One could say we’re pretty much done at this point, because as long as we can see the whole object, and we’re not looking at it perfectly edge-on, we know it’s not a line or an empty set or a parabola or a hyperbola; it must be an ellipse.

4) However, he goes ahead and finds the sign of the discriminant of this equation, which tells us which type of conic section to draw. The way he writes his quadratic equation and discriminant mean the sign convention used to determine whether the solution is an ellipse or a hyperbola is the opposite to the way I’m used to looking at it, so I’m leaving the specifics of that out.

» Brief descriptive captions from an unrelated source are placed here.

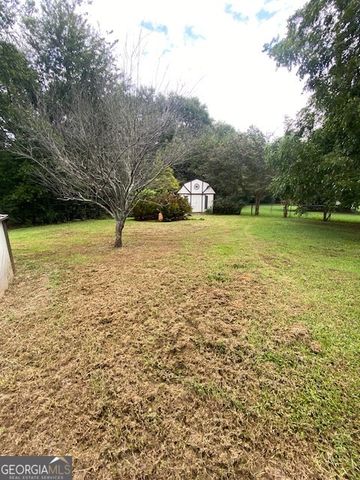 1102 Williams Lane, Elberton, GA 30635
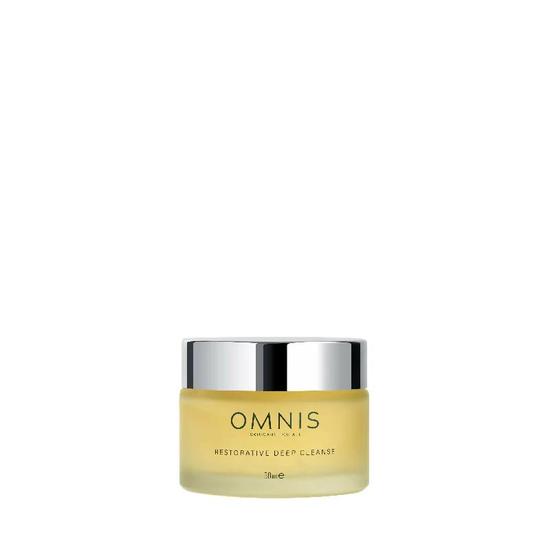 Omnis Skincare Restorative Deep Cleanser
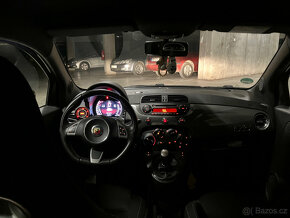 Abarth 500/595 - 8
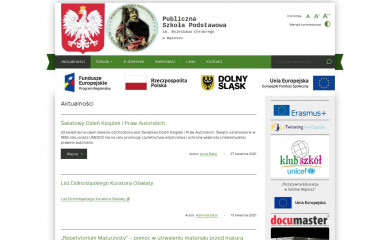 pspwasosz.eu screenshot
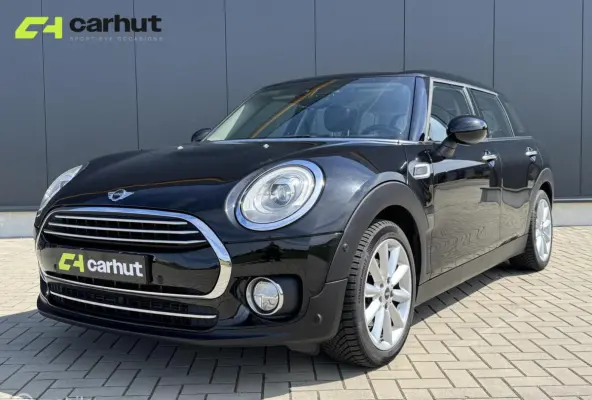 1.5 Cooper |Xenon| sportstoelen| stoel verwarming|cruise |VOLL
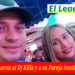 El Samario “Dj Killa” y su Compañera Sentimental, Fueron Asesinados en Soledad.
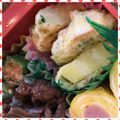 nakamucchi's cooksnap of when they made サツマイモの胡麻磯辺揚げ.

What the sign of the discriminant hinges on is the sign of

(1+m2)y02 - r2.

This is the same as asking whether the point at which the x = x0 line on the circle plane (z-z0) = m(y-y0) crosses the y=0 plane is further than the circle’s radius r from the centre of the circle (x0, y0, z0).  If the answer is “yes,” this is the same as saying that no part of the circle reaches the y=0 plane: all of the circle is ahead of the observer’s eye. If that is the case, the curve on the drawing plane is indeed an ellipse.

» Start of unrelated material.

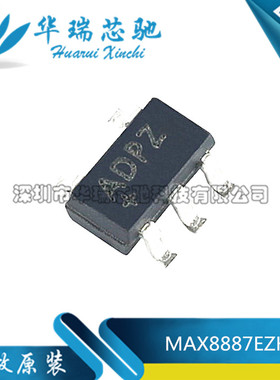 MAX8887EZK33 MAX8887 SOT23-5 丝印ADPZ 线性稳压器　全新原装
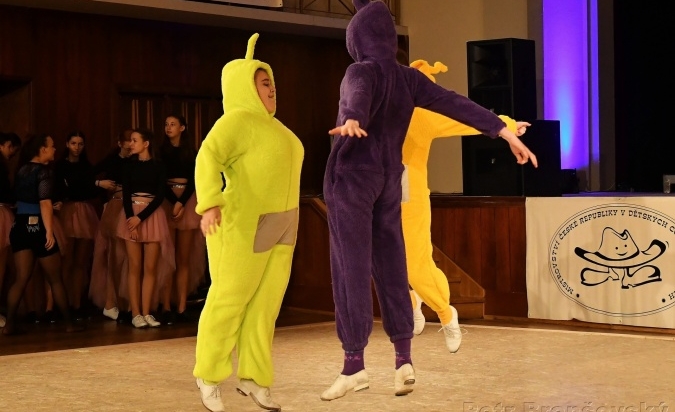 Mistrovství Strakonice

This leads, if I’m not confusing myself, to a new discovery for me: if we were to say the circle touched the y=0 plane, then the discriminant would be 0 and we’d have to draw a parabola; if the circle extended behind y=0 (for example, if the observer were standing inside a big circular pool or a circus ring) then the curve would be a hyperbola.

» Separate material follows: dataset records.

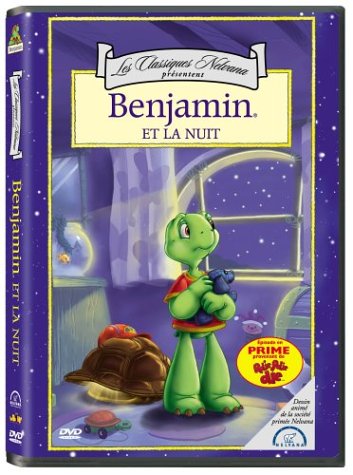 Benjamin: Et La Nuit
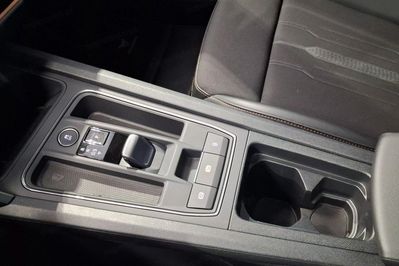 Cupra Leon 2.0 TSI 4Drive VZ DSG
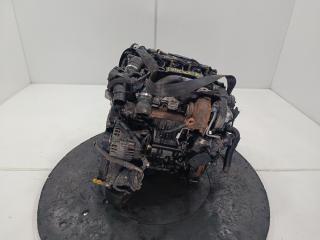 двигатель Peugeot 308 T7 2009, цвет, 9H01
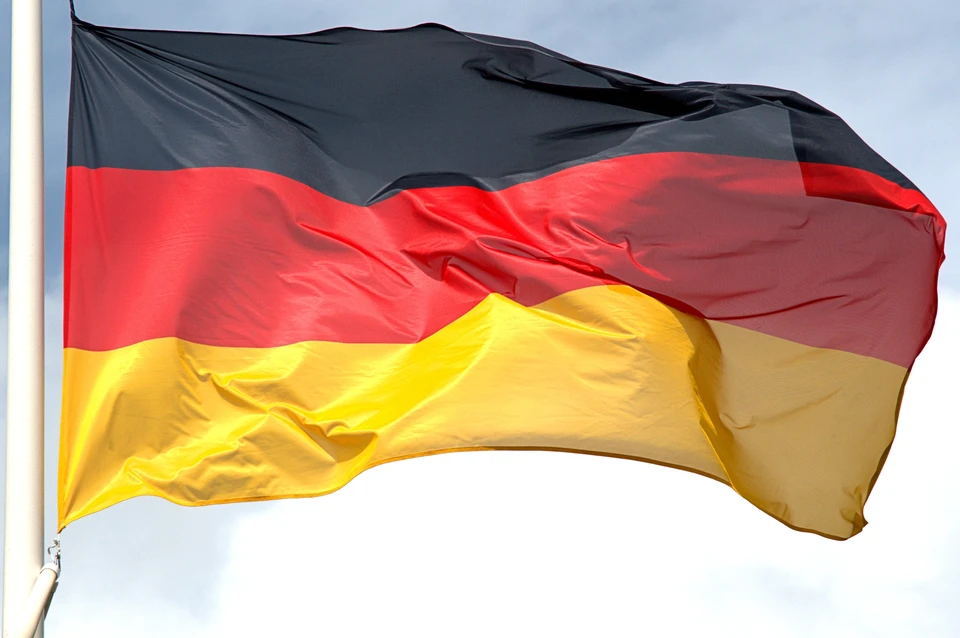Германия отказалась менять позицию по «Северному потоку-2» из-за санкций США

That, to me, is not intuitive! I have tried hovering my head over a big circular table, and leaning over a liquid nitrogen dewar with my eyes within the circle of the guard ring at the top (this must have appeared extremely strange behaviour in the context), and can just about believe it, as long as I make sure to remember not to cheat by looking down too steeply at the table (which takes the whole circle to points with y>0; i.e. “ahead” of my eye).

I hope this has cleared the blockage at the beep factory. I’m pretty sure I won’t be putting any explicit math in again for a little while.  The formatting alone is agonizing. I can’t guarantee this ellipse thing won’t resurface though.

If I’ve got anything wrong here, I’d be happy to hear about it.

*If you want to do a two-eyed observer with both eyes open, and you want things perfect, go ahead and do some sort of 3D-glasses thing with a slightly different image for each eye.  Just make sure his/her eyes are exactly the width apart that you calculated for and that she/he is standing perfectly still, in exactly the spot you calculated for.